(Stored data)
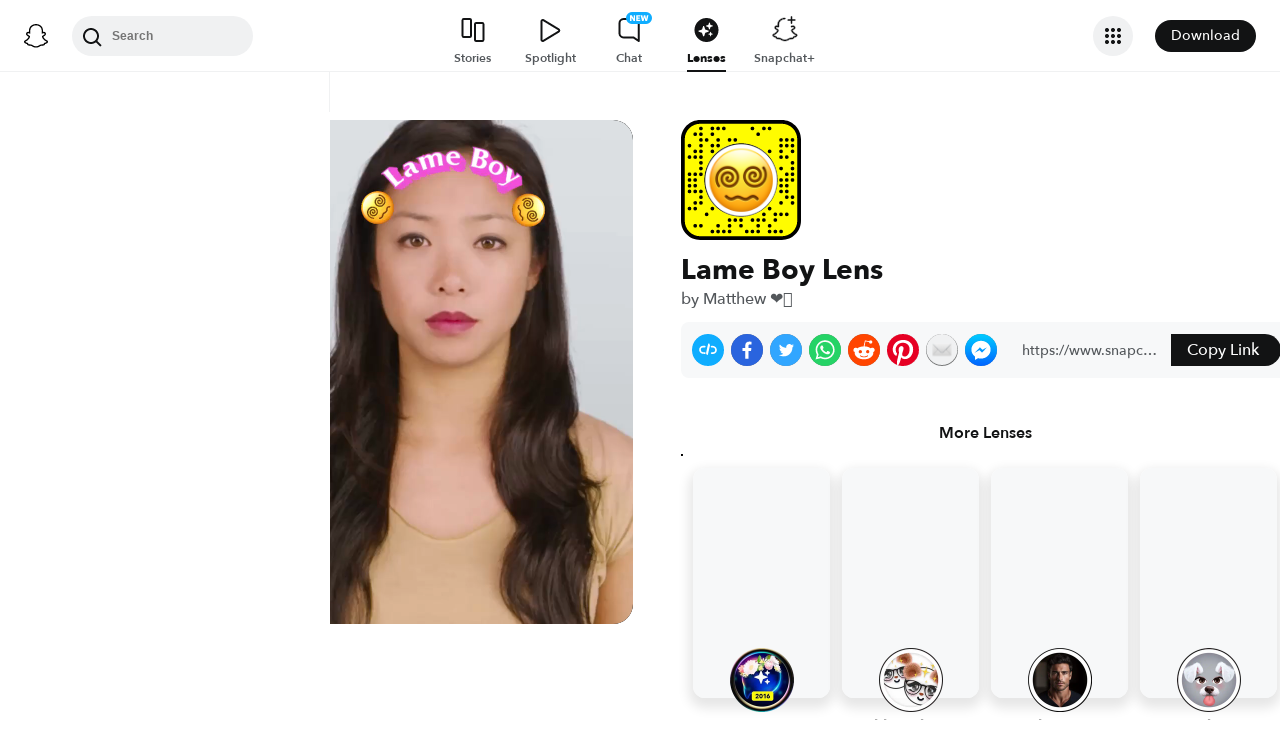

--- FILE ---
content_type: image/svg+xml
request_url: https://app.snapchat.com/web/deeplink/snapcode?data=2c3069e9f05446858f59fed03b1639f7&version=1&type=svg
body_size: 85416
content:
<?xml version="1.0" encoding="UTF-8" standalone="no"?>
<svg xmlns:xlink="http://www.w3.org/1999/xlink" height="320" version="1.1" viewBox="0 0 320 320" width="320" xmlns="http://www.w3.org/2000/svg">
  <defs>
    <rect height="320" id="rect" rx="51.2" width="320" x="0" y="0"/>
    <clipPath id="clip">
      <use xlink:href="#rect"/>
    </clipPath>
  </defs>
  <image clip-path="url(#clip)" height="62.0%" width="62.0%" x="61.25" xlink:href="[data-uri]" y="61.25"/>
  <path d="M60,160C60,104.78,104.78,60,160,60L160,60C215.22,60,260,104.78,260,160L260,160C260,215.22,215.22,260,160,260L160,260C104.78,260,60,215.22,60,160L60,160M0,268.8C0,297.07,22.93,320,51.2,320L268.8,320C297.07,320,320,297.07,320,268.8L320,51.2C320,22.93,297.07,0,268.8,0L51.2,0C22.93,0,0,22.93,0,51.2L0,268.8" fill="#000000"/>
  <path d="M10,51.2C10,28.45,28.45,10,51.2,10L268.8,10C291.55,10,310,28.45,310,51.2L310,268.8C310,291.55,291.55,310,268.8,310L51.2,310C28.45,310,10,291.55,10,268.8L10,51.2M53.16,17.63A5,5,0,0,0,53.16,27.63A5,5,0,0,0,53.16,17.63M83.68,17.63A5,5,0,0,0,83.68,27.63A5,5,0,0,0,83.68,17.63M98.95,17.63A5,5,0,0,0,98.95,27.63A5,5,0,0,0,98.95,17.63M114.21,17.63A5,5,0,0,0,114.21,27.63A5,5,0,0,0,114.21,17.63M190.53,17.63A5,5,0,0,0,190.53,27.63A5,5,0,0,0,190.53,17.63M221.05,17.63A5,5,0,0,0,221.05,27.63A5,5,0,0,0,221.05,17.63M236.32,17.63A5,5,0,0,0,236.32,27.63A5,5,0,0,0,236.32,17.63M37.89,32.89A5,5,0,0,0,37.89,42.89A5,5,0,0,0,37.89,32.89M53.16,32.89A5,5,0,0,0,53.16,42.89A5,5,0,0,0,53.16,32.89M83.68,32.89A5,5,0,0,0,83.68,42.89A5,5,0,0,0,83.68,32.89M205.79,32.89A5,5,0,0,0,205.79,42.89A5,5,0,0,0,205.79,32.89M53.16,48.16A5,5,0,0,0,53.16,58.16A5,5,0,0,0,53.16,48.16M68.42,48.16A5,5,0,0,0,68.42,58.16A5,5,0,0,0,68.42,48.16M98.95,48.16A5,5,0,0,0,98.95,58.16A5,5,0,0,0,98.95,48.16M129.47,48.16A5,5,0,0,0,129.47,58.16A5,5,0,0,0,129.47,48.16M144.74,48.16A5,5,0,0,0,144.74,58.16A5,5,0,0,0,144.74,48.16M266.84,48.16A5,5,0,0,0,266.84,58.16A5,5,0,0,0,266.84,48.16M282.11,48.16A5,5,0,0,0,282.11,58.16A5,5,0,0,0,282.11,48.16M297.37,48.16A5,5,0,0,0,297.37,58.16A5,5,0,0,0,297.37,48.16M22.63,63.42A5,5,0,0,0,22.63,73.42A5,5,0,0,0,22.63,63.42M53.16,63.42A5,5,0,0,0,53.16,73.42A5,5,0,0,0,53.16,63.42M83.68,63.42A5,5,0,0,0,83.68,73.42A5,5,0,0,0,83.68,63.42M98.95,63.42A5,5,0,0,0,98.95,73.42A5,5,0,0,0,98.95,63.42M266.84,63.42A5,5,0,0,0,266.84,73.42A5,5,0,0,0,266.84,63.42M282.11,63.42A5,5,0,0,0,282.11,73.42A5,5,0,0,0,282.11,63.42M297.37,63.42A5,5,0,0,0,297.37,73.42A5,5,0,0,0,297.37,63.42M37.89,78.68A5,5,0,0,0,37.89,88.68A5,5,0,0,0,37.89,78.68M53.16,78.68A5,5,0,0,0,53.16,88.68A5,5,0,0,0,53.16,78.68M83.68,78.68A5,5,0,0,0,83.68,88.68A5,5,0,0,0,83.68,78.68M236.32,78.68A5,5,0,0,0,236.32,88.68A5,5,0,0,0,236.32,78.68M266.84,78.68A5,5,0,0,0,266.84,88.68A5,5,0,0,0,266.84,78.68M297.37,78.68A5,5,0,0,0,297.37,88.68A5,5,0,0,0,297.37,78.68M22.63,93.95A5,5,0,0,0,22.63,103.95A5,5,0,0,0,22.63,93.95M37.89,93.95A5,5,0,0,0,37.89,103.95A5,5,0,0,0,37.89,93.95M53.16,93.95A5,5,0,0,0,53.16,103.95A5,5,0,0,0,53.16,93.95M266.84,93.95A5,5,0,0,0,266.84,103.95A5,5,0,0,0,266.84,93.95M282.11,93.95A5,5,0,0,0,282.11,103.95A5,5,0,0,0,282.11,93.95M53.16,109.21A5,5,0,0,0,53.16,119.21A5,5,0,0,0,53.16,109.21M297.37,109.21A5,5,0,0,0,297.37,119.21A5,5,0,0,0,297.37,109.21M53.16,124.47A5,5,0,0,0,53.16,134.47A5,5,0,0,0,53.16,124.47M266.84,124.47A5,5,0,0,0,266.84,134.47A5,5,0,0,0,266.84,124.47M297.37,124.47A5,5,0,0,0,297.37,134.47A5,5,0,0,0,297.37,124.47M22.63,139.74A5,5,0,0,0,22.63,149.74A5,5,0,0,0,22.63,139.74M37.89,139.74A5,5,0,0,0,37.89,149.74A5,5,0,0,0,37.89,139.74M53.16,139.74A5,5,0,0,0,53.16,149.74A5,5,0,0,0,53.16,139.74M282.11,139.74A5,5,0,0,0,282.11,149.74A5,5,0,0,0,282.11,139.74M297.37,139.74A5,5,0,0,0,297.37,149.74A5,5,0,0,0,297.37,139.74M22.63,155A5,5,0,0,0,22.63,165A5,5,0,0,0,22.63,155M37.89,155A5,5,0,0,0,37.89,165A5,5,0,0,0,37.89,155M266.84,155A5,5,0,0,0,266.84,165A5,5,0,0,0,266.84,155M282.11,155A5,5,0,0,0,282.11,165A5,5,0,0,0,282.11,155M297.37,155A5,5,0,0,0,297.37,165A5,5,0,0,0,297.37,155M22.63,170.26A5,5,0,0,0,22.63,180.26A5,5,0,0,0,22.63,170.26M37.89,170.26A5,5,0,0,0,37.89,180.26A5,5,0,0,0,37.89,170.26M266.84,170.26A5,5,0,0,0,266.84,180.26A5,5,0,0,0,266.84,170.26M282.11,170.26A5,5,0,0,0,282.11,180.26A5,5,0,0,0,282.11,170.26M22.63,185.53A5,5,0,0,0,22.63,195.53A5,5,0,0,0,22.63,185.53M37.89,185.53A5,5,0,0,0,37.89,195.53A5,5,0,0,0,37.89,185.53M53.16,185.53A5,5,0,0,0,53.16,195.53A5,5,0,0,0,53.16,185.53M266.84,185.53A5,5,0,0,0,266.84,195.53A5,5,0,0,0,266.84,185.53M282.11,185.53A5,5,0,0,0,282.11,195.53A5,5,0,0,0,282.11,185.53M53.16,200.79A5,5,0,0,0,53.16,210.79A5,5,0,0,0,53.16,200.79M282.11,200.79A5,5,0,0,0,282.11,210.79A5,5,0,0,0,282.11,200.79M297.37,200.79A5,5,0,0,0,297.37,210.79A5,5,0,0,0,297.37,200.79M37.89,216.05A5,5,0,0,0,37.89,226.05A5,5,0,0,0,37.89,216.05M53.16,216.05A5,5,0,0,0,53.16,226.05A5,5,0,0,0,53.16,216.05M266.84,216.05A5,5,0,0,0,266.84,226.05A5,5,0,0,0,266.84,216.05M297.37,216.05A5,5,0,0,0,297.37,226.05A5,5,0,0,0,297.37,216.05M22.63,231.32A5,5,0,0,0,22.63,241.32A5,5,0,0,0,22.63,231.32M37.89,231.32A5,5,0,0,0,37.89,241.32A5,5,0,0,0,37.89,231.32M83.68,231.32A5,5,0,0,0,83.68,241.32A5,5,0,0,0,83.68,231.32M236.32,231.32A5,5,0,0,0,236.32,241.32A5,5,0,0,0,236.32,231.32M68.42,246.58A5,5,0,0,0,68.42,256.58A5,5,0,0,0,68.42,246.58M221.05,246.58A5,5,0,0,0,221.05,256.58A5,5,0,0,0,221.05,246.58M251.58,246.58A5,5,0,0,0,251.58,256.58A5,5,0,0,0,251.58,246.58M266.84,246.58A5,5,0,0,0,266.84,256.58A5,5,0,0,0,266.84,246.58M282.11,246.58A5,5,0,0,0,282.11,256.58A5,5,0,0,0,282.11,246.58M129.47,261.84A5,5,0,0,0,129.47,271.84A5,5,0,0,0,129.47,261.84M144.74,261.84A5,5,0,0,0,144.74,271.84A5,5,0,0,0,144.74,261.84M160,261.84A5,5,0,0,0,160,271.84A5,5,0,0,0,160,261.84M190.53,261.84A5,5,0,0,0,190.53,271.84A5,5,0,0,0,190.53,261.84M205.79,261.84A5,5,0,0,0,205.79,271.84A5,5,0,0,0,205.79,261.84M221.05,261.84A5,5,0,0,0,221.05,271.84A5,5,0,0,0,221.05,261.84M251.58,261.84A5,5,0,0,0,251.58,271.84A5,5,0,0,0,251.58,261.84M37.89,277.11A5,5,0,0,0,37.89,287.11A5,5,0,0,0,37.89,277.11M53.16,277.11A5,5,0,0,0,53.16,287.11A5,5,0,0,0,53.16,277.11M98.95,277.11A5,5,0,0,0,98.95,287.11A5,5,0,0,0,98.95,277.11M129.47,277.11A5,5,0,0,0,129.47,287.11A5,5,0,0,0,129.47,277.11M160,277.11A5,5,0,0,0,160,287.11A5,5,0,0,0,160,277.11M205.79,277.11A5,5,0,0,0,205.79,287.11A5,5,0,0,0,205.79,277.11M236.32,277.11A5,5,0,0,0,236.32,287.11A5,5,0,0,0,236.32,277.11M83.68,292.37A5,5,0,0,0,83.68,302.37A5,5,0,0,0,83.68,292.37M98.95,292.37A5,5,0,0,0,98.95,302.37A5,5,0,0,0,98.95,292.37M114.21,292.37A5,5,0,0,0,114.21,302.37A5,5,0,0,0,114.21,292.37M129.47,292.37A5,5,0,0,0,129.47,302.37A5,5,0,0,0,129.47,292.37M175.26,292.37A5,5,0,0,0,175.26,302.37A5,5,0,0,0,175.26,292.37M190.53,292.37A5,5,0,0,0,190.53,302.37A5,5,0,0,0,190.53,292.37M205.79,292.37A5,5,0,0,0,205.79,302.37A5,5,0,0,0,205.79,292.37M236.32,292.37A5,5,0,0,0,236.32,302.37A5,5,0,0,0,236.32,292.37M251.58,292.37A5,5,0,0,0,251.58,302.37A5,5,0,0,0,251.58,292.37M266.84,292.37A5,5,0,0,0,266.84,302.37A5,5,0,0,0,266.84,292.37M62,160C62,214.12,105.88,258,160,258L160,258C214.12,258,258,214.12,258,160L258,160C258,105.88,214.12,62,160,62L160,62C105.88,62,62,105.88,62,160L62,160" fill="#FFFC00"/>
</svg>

...

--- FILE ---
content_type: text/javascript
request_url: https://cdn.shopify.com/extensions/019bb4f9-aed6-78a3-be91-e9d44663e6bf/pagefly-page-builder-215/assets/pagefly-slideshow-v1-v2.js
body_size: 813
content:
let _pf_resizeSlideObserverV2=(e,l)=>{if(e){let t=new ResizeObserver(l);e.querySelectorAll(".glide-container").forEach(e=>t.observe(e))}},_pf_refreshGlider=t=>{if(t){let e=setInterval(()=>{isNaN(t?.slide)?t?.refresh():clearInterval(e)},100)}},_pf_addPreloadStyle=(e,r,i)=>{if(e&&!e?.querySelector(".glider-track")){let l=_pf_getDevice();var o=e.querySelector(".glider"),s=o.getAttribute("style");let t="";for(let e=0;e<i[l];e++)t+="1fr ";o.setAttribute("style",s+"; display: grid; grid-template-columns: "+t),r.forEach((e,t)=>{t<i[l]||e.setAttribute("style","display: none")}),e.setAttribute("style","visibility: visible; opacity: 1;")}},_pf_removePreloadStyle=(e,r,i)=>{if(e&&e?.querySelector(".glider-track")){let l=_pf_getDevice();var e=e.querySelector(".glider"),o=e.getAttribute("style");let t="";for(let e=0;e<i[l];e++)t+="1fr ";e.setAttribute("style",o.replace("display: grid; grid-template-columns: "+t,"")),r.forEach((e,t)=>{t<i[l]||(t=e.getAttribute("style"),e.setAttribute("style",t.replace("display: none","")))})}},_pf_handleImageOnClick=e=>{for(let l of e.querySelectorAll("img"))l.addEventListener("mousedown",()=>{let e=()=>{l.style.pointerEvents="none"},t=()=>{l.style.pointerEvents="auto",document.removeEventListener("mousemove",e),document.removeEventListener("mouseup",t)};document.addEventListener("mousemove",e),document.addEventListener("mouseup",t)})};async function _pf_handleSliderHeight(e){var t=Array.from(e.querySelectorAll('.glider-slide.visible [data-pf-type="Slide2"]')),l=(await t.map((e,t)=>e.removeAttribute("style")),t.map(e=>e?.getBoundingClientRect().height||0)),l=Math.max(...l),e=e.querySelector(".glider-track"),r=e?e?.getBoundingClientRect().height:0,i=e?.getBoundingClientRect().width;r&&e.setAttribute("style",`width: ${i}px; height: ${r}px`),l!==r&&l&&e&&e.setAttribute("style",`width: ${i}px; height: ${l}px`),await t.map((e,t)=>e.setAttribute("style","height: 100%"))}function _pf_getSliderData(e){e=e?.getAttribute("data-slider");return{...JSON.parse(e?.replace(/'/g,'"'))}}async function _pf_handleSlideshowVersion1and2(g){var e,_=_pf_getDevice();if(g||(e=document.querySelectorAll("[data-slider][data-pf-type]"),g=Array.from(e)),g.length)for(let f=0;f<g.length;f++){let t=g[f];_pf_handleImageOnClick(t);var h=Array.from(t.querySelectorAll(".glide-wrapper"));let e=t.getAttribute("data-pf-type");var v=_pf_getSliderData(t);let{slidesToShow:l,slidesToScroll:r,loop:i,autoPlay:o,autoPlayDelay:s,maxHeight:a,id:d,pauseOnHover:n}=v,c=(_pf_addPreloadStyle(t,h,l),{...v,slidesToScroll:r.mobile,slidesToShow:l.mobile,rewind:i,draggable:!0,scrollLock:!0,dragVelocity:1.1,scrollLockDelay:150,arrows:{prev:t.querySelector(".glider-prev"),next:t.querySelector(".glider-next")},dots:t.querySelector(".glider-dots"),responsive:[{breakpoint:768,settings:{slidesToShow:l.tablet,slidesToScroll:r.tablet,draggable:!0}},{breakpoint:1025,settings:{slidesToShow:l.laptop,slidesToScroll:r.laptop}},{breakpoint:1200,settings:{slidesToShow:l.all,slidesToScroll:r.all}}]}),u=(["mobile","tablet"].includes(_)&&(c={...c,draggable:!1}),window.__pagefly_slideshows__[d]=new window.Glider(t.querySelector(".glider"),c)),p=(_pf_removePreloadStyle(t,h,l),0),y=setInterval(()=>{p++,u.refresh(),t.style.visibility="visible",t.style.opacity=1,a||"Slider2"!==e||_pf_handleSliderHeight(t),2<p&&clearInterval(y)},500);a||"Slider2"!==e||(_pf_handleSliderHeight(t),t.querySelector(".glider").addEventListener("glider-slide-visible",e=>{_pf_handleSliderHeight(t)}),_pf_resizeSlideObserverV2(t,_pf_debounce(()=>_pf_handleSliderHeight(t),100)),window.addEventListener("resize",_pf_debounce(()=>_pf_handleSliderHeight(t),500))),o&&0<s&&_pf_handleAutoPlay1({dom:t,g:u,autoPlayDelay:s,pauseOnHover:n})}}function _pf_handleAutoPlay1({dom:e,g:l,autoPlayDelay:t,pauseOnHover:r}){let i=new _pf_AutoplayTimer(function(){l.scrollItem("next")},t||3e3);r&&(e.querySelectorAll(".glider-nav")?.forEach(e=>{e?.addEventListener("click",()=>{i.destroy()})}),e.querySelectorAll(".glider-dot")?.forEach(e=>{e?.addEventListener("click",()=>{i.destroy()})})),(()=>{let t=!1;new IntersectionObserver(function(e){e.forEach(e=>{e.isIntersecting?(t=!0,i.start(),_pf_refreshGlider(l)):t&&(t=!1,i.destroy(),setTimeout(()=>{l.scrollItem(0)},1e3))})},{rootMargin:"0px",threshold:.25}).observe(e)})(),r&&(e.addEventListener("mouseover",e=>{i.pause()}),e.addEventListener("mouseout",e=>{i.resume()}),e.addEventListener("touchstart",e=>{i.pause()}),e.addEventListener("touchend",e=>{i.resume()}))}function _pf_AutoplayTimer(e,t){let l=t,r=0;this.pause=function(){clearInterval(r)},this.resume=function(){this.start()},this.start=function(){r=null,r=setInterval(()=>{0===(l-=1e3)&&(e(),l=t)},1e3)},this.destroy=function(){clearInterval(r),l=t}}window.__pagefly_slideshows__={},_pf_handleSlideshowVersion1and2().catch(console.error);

==

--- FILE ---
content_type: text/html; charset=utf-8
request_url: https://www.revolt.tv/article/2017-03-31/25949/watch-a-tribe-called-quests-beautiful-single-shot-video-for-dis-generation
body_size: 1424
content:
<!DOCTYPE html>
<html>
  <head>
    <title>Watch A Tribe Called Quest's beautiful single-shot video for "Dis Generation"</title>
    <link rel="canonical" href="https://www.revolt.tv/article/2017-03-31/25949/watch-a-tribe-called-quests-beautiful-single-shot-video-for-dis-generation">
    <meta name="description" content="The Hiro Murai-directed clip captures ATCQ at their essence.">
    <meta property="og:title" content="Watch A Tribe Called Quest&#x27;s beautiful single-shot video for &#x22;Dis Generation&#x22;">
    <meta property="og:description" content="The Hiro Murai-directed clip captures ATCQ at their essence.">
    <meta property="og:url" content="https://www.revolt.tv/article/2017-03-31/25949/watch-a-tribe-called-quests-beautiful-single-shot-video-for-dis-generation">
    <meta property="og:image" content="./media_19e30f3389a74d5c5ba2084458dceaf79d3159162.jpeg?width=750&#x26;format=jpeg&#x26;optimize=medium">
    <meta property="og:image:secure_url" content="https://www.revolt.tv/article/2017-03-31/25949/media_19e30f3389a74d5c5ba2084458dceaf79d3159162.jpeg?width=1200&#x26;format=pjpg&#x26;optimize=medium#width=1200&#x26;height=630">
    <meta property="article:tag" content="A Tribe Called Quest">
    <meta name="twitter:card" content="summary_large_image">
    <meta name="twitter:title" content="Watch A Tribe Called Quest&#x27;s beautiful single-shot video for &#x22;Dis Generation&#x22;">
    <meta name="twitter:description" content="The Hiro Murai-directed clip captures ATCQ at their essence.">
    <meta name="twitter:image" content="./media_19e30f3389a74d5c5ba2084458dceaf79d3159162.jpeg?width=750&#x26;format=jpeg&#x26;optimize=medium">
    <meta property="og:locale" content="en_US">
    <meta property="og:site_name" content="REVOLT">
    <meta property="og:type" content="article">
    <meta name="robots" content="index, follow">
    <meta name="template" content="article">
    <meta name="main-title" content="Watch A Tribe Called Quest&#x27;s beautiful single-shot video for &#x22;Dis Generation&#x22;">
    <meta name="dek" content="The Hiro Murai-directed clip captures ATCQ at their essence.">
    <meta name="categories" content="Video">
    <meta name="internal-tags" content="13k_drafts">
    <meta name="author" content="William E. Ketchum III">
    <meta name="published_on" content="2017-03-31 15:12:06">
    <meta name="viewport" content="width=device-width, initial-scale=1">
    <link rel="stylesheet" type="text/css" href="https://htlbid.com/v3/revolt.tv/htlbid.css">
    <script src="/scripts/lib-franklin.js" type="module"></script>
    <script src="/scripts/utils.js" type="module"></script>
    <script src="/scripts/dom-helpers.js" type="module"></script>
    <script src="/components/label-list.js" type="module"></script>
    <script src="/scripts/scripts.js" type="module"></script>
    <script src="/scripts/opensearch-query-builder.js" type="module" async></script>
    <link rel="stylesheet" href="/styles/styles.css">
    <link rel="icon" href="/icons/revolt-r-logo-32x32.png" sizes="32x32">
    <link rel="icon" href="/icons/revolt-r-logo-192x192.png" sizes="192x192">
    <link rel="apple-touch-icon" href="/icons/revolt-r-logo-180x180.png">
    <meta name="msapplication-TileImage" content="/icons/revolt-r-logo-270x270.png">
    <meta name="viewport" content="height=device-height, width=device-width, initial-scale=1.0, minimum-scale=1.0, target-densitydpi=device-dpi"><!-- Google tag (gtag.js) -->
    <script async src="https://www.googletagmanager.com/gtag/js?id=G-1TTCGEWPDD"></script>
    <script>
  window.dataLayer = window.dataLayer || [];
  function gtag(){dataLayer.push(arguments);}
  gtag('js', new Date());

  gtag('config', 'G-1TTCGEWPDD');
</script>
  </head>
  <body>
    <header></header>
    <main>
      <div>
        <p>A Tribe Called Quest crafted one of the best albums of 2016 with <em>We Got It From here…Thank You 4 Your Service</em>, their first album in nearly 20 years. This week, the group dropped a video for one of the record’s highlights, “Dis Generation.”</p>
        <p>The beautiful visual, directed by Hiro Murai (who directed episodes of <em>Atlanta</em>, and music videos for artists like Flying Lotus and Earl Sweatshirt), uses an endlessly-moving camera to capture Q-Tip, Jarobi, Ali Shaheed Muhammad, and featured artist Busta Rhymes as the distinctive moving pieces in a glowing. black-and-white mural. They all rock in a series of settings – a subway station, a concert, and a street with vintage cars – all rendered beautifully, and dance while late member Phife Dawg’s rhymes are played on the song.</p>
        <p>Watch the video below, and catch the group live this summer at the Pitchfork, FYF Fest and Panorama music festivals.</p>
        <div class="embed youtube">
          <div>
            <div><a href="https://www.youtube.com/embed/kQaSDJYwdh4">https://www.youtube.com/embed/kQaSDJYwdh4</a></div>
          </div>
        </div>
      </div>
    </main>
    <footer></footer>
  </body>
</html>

WHAT THE EXERCISE ASKS
Where in the entries does the word "text" occur? Copy out each line that has it.

YOUR RESPONSE
content_type: text/javascript
content_type: text/html; charset=utf-8
    <link rel="stylesheet" type="text/css" href="https://htlbid.com/v3/revolt.tv/htlbid.css">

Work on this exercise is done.